Nineteen Heads better than One? Euro for a bull run?

The week has started with plenty to cheer about for Euro bulls. Following the final round of French parliamentary elections Emmanuel Macron's En Marche party, alongside its allies, has gained 350 seats, a majority of 138. European markets have reacted positively, and the Euro has climbed against the Dollar, as high as $1.12115. Sentiment around the Eurozone is consistently trending upwards, given events elsewhere, including an eroding belief in President Trump's ability to push through reforms, and Britain's uncertain economic prospects. This is quite the turnaround, given that for some time the question has been how low can the Euro go, with predictions of parity with the dollar not unheard of. For the moment at least, this question has been turned upside down. The question now being posed is whether taking a long position on the Euro might present the possibility of significant gains, especially should it seem possible that the European currency might reach the $1.20 threshold. 

French Vote

With markets buoyed, and plenty of positive news emanating from the Eurozone in general, from French construction figures rising by 3.5%, to overall EU construction output rising month-on-month, to the immediate post-election bump in the French stock exchange, the Eurozone looks far less a basket case than it has for some time. That said, whilst Macron's now extremely likely labour and pension reforms are necessary, expected, and certain to boost French productivity, and even potentially spur, as Elliot Hentov of State Street Global Advisers suggests, potentially audacious Eurozone reform, in real terms much of the bounce in sentiment around the Eurozone relies on the combination of Europe not making quite so many unforced errors as has hitherto been usual, and other major currencies suffering from precisely the opposite scenario. After eight years of the steady hand of Obama, and several of the laissez faire Cameron, markets initially responded positively to their replacements, yet they are now in the process of digesting the fact that the heads of both the U.S. and British economies are prone to gaffes and U-turns, and are unlikely to be able to push through with many of their more market pleasing policies. Trump's infrastructure plans appear to have foundered, whilst an extraordinarily small majority has rendered Ms. May in many ways a lame-duck since election day. Trump is becoming ever more embroiled in political scandal, whilst May is likely to spend the duration of her premiership in thrall to narrow backbench interests, as the political tail wags the dog. For Euro bulls all of this is excellent news. The EU, with a reputation for muddling through, rather than setting the bar, looks a lot more attractive when the alternatives are what they are. It is no surprise that many prefer the strength and calm of Merkel and the modern insouciance of Macron over the dated May and blustering Trump. 


The reasons for pro-European sentiment can now then be understood as a mixture of better the devil who gets something done, and genuinely positive developments in the EU, from Macron's likely reforms, to greater political stability, declining unemployment, with figures finally surpassing the pre-recession peaks, a quarterly GDP rise of 0.5%, PMI sentiment from IHS Markit at six year highs, increasing domestic spending, Greek negotiations running smoothly for a change, and investment steadily climbing. The major Eurozone economies of France, Germany, Italy, and Spain, grew by 0.55 on average in the past quarter, and yearly EU GDP was up 2.1% over the past year, with Jessica Hinds, of Capital Economics, amongst others, predicting 2017 GDP rises of a further 2%. This presents a situation where there is plenty to be bullish about.

■ Records from a spatial question set ■
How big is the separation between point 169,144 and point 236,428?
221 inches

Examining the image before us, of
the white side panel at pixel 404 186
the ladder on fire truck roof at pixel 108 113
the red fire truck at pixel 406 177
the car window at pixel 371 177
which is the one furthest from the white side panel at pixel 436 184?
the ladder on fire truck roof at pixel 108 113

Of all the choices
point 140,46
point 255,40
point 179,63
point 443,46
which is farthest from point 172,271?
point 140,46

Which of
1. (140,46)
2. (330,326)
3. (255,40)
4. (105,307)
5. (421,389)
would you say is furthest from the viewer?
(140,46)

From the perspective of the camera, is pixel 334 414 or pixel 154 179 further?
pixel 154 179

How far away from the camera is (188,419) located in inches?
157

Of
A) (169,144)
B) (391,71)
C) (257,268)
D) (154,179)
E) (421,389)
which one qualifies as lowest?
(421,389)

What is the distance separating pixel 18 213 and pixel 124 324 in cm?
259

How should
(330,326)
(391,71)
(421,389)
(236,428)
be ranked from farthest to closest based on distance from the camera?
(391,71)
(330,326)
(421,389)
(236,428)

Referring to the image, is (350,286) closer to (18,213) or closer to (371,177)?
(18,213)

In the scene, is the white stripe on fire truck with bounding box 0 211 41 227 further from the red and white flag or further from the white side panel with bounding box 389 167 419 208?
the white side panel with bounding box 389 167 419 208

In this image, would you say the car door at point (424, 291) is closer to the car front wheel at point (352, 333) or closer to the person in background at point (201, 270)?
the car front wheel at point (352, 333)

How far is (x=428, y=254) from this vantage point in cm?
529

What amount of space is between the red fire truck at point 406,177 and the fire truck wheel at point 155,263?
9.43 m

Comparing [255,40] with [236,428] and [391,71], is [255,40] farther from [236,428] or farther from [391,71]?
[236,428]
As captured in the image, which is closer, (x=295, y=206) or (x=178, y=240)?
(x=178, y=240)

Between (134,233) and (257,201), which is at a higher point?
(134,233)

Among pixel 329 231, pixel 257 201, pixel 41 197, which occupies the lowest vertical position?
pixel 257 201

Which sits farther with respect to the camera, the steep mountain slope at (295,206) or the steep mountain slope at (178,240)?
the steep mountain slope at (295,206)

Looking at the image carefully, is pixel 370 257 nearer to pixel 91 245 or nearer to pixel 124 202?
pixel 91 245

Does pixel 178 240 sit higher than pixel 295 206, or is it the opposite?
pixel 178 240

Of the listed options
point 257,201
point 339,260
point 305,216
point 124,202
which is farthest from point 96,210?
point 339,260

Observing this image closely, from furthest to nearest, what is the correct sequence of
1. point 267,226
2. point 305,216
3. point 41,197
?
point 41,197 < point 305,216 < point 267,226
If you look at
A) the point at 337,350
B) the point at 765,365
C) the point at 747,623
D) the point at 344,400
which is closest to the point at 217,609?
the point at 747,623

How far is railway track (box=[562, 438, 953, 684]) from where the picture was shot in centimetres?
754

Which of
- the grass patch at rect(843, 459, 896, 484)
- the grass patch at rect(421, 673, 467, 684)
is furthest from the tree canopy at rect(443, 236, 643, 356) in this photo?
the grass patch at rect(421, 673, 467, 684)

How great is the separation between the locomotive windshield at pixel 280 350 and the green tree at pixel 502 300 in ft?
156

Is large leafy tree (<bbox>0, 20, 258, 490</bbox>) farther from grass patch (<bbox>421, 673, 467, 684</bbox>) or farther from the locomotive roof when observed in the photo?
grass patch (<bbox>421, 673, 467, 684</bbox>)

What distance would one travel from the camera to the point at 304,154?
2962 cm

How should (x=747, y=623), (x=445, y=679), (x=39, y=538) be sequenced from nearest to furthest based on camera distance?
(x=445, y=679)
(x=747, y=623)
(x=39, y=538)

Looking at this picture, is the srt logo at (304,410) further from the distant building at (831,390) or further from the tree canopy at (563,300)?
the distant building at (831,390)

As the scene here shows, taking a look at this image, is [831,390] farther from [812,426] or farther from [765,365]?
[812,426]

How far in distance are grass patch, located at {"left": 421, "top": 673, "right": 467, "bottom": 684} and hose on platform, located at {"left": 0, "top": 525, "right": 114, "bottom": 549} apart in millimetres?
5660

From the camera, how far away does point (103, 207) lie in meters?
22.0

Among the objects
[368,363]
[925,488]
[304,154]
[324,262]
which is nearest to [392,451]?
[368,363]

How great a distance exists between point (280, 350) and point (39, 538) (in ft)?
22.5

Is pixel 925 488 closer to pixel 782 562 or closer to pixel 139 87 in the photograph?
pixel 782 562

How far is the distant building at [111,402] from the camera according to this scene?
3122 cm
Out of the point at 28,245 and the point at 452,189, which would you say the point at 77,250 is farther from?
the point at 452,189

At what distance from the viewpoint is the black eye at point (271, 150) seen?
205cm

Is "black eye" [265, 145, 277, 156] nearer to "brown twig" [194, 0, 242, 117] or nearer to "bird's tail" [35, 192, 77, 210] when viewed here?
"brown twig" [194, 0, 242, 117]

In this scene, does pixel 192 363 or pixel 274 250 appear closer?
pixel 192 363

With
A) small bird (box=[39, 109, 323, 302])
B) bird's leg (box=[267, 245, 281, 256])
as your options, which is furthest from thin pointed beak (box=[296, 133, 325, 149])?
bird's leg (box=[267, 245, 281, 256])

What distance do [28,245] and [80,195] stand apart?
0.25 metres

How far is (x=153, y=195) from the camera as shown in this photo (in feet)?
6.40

■ WHAT TO WORK ON ■
Could you continue the article on the Euro's rally from its closing sentence?

■ RESPONSE ■
How high then is the Euro likely to climb against the Dollar, with the current Dollar surge seemingly at an end? The U.S. faces significant headwinds, and plenty of near-term negative sentiment, and since Trump's “phenomenal” tax reforms and infrastructure spend is ever more a chimera, what was once priced in needs to be priced out. The present exchange rate of around $1.12 to the Euro, does therefore look like moving further in favour of the European currency. Analysts are mixed in their predictions of how far the Euro might climb, with some, like HSBC, suggesting that $1.20 by the end of 2017 is a reasonable target. Others, including Nomura, predict a safer, but nonetheless significant upswing to $1.15. On current sentiment alone, Nomura's prediction looks probable, yet when added to the likelihood that the ECB is expected to begin unwinding their ultra-loose policy approach, and the fact that the U.S. is likely to hold off on any further Dollar positive policies it can actually pass, given that the strength of USD has been a drag on trade of late, HSBC's $1.20, while a bullish forecast, does stand some chance of becoming a reality. Indeed, in terms of PPP (Purchasing Power Parity) the Euro appears to be distinctly undervalued against the Dollar. There may therefore be plenty of scope for a rise in the Euro's value.


Going long on the Euro, given the fact that the Eurozone, in a tight spot, can seem like a many headed Hydra fighting with itself, instead of facing down challenges, is always a little risky, and caution can seem prudent, yet with far greater uncertainty surrounding certain other major Western currencies, it might just be worth taking a position. With end of 2017 EURUSD predictions ranging from Nomura's aforementioned $1.15 (+3%), Danske Bank's $1.18 (+5%), HSBC's $1.20 (+7%), and even some far more bullish forecasts, like Oliver Corbier of Société Générale's $1.30 (+14%), there is certainly some strength to the argument of the Euro bull.